Gillmore punched her in the stomach, slammed her up against the wall and threatened her with the stick. Then he scooped her up and threw her onto her parents’ bed.

Tudor fought like hell. The struggle landed her on the floor, where he attempted to rape her.

She pleaded with him not to hurt her and told Gillmore she was a virgin. He called her a liar and tried, but failed, to penetrate her.

Then, they heard a noise downstairs. Thinking quickly, Tudor said she heard someone coming.

After rifling through a dresser drawer looking for cash, Gillmore took off.

Tudor grabbed a bathrobe and ran out the front door just as the police arrived. Although she’s not usually a detail-oriented person, Tudor gave a very accurate description of her would-be rapist to a police sketch artist — because he so closely resembled her brother’s friend. She was the only victim to see his face.

A short time later, a sheriff’s deputy patrolling the Powell Butte area noticed a motorist who looked like the man in the composite drawing. He stopped and questioned the man, but had no further reason to hold him. But he jotted the man’s name on the back of the sketch. It was Richard Troy Gillmore.

Rapist is captured

Seven years later, when Gillmore raped Edens, Gresham police recognized the name on the back of that sketch as someone who’d applied to be hired as a police officer. Another officer, a neighbor of Gillmore’s who’d recommended him for the job, realized the true nature of his interest in evidence collection and rape cases.

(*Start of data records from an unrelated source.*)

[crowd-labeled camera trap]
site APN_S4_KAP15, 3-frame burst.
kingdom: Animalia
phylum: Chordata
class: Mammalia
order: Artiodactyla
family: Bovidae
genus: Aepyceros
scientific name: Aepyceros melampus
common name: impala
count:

Police used fingerprints Gillmore submitted as part of the hiring process to connect him to the Edens’ rape, as well as another. They arrested the Troutdale man when he was on his way home from work at a local tire shop.

Tudor remembers seeing Edens and the other victims at the trial. The girl was practicing her dance steps in the courthouse hallway. “Every single one of them was still a mess,” Tudor says of Gillmore’s victims. “We were all afraid to be home alone. It was very sad to see.”

At that moment, Tudor made the conscious decision to not live in fear.

“Otherwise you’re continually violated,” she says. Between the fear and isolation rape victims feel, “It holds you prisoner, it really does.”

But that doesn’t mean she isn’t hyper aware of her surroundings. Tudor is not only on high alert in parking lots, she works out just in case.

Will her resolve to live without fear change if Gillmore is released?

Tudor thinks long and hard.

“I really don’t know,” she says.

What she does know is Gillmore needs to remain locked up. She echoes what Edens, Deputy District Attorney Ratto and the three psychologists who’ve examined say — he’s still dangerous and is likely to rape again.

In fact, at last week’s hearing when a board member pointedly asked Ratto if he thought any of Gillmore’s testimony was truthful, Ratto flat out said, “I don’t believe a thing he says.”

Neither does Tudor.

“It’s not just one victim. It’s not over a short time span. It’s a pattern,” Tudor says. “That is what is so crucial here. … It’s not right, the fact that they (parole board members) are even considering letting him out.”

And although Gillmore claims to have been rehabilitated, Tudor doesn’t believe that’s possible.

“Are we as a society willing to take that chance?” she asks. “Are you willing to take that chance with your daughter? I think the answer has got to be no.”